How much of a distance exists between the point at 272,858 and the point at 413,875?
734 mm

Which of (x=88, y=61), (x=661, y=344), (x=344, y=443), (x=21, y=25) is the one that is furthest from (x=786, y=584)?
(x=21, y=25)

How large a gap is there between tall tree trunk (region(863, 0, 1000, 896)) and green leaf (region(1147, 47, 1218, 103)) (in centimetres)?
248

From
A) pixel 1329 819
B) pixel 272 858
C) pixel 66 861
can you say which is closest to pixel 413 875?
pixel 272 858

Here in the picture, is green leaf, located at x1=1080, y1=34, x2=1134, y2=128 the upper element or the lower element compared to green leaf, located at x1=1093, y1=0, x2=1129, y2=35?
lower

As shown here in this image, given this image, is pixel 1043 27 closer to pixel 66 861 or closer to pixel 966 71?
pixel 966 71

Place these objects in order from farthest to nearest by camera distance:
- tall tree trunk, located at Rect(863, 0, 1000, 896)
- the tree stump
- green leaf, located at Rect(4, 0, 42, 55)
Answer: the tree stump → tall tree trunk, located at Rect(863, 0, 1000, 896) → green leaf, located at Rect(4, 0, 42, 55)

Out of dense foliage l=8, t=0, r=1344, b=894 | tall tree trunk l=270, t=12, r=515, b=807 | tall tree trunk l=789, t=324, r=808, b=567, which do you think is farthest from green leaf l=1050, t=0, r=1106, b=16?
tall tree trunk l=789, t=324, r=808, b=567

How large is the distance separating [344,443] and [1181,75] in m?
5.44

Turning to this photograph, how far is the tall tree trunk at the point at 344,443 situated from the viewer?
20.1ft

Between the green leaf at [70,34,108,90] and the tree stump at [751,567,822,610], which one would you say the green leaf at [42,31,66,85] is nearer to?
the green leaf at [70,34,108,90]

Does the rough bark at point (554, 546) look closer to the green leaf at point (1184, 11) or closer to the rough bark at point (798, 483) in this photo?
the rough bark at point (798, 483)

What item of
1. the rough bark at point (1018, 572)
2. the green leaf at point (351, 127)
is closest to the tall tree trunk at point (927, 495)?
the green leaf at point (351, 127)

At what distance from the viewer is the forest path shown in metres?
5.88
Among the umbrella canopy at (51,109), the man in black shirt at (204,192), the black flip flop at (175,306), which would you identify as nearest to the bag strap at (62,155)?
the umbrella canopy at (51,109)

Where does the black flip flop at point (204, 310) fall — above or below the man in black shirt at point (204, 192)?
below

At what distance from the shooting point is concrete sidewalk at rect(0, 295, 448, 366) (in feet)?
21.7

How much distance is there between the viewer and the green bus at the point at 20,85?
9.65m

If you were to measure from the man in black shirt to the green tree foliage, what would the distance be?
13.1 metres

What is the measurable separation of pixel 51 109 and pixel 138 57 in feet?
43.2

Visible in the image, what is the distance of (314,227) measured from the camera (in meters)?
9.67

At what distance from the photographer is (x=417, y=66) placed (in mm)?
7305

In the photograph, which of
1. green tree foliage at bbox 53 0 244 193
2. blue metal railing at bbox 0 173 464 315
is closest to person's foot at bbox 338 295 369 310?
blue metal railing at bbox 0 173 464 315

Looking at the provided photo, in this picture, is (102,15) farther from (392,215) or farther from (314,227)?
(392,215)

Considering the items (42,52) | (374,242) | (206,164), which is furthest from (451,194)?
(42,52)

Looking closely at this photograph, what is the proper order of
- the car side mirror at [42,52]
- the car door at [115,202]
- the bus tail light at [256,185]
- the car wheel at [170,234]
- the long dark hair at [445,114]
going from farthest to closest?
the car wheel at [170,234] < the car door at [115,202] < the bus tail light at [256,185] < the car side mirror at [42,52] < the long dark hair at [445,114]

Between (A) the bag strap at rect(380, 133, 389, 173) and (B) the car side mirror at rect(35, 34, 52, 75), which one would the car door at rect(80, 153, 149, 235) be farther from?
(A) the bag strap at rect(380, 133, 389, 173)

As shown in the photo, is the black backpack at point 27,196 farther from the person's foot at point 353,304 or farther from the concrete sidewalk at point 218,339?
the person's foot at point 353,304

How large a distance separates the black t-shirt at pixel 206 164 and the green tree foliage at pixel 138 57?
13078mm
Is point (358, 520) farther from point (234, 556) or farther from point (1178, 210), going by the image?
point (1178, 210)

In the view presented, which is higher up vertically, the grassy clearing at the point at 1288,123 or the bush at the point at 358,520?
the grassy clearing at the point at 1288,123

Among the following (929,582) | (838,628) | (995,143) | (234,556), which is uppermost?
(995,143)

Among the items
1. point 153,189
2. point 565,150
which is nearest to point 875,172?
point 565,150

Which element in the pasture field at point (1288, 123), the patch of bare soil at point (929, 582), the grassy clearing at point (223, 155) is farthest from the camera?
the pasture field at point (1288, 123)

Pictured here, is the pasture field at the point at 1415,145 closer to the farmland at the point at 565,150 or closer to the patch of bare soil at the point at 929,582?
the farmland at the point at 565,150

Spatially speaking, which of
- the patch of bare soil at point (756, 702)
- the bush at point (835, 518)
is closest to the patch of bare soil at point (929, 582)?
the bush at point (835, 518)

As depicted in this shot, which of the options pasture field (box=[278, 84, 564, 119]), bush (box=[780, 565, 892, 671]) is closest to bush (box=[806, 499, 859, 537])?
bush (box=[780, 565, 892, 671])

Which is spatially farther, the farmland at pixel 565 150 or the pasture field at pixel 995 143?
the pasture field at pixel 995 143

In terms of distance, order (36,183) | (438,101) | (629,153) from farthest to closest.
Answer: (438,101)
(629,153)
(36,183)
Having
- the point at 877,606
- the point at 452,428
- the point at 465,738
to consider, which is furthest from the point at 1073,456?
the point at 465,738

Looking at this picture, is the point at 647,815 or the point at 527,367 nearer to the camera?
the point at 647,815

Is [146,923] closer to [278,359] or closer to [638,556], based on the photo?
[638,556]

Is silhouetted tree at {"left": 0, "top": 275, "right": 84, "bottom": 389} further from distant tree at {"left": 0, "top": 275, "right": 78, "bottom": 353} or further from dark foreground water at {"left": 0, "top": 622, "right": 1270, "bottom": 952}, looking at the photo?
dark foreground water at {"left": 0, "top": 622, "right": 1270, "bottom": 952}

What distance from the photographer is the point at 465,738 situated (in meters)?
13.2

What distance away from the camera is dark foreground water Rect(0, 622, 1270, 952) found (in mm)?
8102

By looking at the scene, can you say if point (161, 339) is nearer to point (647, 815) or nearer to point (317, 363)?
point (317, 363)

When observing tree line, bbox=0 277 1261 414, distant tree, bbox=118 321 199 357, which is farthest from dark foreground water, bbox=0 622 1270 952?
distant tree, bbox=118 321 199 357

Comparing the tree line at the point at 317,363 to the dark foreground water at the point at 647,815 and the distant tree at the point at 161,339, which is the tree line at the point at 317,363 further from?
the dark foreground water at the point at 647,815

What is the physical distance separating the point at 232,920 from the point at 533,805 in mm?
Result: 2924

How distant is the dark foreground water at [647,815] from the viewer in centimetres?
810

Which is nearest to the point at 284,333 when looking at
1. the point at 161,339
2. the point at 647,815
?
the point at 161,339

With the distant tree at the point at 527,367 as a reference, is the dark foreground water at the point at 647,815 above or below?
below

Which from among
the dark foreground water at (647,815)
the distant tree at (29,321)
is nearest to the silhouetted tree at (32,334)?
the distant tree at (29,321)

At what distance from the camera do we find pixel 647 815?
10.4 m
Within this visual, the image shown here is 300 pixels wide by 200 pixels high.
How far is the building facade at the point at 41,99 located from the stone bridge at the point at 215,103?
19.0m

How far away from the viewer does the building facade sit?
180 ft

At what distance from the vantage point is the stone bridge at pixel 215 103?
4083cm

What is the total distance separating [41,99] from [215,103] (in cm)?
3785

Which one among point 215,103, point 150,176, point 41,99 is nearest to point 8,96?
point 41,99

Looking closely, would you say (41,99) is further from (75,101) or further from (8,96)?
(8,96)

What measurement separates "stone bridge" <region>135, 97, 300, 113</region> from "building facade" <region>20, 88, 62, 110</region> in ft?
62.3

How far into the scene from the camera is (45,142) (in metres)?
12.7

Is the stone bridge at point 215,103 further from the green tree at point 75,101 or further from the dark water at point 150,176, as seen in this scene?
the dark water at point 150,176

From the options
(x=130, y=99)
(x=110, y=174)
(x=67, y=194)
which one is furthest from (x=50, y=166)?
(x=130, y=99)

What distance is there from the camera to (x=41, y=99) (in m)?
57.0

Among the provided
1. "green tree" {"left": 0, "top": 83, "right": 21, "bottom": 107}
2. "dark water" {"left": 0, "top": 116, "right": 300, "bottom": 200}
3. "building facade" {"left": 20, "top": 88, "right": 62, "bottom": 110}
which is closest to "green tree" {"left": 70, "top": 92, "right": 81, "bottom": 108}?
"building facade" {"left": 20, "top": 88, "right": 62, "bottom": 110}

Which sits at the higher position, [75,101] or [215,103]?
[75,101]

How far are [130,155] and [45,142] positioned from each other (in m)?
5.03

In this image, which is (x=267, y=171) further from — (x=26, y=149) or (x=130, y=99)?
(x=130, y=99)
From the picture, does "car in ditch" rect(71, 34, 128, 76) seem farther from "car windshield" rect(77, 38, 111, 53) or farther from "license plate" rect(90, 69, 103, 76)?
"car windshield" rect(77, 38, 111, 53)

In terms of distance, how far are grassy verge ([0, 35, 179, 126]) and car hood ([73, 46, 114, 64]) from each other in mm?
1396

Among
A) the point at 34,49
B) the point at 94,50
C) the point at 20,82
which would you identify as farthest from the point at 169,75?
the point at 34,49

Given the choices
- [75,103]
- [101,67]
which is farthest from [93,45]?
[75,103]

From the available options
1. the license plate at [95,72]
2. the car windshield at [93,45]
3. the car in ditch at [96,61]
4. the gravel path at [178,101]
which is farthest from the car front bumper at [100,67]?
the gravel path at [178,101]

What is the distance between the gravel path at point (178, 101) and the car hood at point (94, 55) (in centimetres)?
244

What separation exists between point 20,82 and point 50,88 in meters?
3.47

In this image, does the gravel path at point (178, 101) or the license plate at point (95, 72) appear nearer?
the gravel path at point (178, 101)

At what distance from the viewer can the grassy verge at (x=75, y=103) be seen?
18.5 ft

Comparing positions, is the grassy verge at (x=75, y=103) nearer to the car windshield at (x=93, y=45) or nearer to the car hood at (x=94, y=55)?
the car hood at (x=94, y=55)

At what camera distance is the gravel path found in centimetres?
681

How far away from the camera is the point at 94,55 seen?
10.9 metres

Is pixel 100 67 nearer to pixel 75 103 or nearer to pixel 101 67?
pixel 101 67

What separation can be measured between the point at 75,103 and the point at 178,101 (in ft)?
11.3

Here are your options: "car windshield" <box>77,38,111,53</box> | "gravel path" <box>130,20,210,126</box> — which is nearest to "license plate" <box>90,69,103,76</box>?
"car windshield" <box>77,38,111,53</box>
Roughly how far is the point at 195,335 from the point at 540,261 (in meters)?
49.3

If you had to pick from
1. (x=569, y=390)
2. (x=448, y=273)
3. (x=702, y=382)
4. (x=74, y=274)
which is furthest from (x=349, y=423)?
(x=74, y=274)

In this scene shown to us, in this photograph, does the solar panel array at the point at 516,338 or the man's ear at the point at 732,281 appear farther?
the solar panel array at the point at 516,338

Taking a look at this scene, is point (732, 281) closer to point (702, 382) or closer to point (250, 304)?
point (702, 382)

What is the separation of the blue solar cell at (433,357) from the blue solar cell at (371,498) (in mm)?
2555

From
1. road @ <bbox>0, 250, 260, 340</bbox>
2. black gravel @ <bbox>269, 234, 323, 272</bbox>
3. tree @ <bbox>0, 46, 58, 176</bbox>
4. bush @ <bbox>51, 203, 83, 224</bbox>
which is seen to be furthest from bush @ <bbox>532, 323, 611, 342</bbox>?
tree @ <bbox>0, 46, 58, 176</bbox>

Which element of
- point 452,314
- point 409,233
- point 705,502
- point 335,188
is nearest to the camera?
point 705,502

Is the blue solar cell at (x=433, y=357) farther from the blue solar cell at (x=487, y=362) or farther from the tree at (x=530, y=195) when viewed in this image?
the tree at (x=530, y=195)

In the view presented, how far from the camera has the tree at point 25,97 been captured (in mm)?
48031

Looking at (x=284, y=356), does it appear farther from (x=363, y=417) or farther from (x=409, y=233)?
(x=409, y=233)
============================================================
◆ PROBLEM TO SOLVE
Everything from the line with "Which element of" through the last line of the material above should be echoed exactly, and nothing else.

◆ WRITTEN ANSWER
Which element of
- point 452,314
- point 409,233
- point 705,502
- point 335,188
is nearest to the camera?
point 705,502

Is the blue solar cell at (x=433, y=357) farther from the blue solar cell at (x=487, y=362) or farther from the tree at (x=530, y=195) when viewed in this image?
the tree at (x=530, y=195)

In the view presented, how far from the camera has the tree at point 25,97 been captured (in mm)?
48031

Looking at (x=284, y=356), does it appear farther from (x=363, y=417) or farther from (x=409, y=233)?
(x=409, y=233)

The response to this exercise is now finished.